Your objective: Show each line of the records below that contains the word "shrub", copying every such line in full.

Records from a data source:

-=-=-=-=-

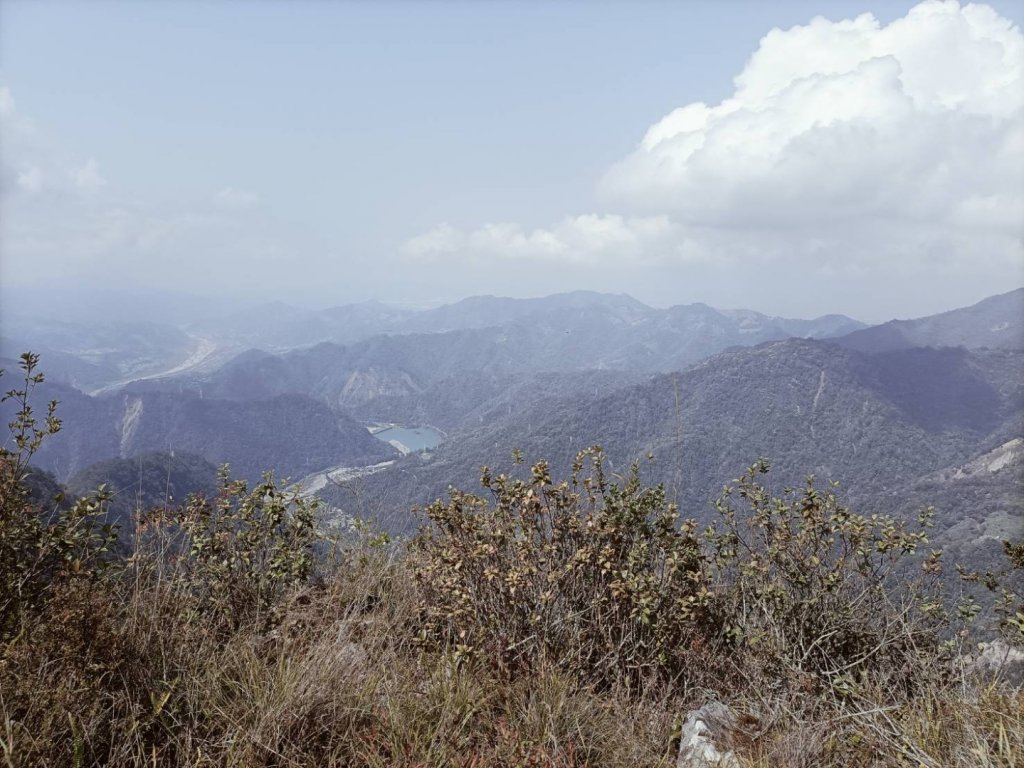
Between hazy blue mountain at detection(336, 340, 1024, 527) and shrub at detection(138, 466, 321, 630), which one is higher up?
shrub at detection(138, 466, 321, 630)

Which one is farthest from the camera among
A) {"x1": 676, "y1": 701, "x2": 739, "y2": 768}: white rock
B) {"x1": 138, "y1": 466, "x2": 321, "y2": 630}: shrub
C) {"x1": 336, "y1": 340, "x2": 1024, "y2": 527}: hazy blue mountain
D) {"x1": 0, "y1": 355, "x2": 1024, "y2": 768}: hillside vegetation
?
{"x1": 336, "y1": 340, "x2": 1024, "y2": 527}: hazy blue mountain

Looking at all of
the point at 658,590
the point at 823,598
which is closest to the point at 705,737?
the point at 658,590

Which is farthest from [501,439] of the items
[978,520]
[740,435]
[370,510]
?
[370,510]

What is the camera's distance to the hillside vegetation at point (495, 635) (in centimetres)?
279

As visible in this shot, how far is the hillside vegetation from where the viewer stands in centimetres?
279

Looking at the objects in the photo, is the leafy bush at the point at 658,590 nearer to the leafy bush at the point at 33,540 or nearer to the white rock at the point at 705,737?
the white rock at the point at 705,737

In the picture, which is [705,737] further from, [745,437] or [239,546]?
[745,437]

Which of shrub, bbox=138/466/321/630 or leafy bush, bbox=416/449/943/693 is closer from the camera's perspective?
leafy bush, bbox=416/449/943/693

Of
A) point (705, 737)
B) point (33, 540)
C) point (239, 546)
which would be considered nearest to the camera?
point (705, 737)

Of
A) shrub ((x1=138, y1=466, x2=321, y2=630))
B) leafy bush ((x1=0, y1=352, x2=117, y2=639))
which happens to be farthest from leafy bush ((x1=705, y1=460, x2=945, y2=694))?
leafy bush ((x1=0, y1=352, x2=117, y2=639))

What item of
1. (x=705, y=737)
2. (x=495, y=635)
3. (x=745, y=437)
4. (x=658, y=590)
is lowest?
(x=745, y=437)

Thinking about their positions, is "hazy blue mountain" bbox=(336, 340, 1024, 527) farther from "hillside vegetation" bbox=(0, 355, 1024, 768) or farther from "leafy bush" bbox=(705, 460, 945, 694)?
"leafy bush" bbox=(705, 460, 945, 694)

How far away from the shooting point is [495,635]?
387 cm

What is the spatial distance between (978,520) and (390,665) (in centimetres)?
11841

-=-=-=-=-

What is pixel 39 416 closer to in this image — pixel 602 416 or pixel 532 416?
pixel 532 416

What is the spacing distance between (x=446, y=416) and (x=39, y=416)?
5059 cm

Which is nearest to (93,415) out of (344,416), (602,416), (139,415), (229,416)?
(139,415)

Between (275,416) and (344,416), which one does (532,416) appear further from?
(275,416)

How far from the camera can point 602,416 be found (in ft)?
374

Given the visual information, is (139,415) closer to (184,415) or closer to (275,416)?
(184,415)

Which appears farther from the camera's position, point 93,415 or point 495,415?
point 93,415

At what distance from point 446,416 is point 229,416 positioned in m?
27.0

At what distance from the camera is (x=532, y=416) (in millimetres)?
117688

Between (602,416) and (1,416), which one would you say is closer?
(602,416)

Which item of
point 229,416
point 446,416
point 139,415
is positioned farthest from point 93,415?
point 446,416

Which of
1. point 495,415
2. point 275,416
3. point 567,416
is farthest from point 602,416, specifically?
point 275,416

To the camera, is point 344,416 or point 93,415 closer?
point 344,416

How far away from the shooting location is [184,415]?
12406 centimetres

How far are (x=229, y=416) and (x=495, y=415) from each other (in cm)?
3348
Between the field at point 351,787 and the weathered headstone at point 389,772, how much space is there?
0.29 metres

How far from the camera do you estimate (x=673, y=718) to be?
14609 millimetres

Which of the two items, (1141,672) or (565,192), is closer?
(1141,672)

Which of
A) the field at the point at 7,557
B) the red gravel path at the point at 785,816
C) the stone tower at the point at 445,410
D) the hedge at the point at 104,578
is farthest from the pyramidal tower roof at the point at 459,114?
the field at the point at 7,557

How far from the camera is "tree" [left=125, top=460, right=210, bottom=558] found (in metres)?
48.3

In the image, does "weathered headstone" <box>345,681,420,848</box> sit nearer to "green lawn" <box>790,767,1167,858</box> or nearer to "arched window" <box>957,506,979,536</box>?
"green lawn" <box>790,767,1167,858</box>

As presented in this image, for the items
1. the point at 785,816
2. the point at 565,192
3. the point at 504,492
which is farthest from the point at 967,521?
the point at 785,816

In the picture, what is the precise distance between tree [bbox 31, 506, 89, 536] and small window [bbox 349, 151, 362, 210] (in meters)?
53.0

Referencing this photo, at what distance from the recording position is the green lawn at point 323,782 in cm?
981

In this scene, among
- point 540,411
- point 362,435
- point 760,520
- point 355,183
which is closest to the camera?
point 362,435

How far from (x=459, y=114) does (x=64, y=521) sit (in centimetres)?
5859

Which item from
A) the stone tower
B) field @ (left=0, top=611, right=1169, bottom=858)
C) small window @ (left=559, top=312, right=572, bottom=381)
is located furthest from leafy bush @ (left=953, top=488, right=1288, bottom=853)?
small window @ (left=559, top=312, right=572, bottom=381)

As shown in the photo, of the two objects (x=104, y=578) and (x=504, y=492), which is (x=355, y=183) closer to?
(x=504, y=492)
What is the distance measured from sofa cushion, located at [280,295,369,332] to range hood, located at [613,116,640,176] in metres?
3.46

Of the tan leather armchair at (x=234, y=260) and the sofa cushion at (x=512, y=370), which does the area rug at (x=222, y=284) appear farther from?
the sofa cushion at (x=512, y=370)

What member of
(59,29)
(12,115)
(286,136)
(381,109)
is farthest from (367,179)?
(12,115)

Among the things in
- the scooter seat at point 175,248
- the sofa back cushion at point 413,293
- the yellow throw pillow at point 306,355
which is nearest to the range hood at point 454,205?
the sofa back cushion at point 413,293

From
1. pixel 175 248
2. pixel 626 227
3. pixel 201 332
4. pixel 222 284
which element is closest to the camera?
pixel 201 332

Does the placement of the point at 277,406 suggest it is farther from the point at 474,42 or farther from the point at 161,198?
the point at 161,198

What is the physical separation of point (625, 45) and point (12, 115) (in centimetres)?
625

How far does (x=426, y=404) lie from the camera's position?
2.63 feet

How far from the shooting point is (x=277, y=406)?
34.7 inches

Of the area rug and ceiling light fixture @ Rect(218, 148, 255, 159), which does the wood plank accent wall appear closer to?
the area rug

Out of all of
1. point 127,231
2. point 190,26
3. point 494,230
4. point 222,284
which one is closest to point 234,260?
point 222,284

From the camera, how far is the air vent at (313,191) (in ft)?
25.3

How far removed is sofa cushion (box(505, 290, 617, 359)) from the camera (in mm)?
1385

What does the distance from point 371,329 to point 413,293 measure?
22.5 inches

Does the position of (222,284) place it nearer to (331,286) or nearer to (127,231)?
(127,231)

-=-=-=-=-

Expected output:
Between hazy blue mountain at detection(336, 340, 1024, 527) and shrub at detection(138, 466, 321, 630), which one is higher up?
shrub at detection(138, 466, 321, 630)
B) {"x1": 138, "y1": 466, "x2": 321, "y2": 630}: shrub
Which of shrub, bbox=138/466/321/630 or leafy bush, bbox=416/449/943/693 is closer from the camera's perspective?
A) shrub ((x1=138, y1=466, x2=321, y2=630))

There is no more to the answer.